Every line of the data is to be output verbatim.

━━━

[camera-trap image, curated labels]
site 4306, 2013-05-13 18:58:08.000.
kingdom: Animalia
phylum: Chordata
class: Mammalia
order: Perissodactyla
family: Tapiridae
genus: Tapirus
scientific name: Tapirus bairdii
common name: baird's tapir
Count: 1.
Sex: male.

━━━

Reply to the exercise.
[camera-trap image, curated labels]
site 4306, 2013-05-13 18:58:08.000.
kingdom: Animalia
phylum: Chordata
class: Mammalia
order: Perissodactyla
family: Tapiridae
genus: Tapirus
scientific name: Tapirus bairdii
common name: baird's tapir
Count: 1.
Sex: male.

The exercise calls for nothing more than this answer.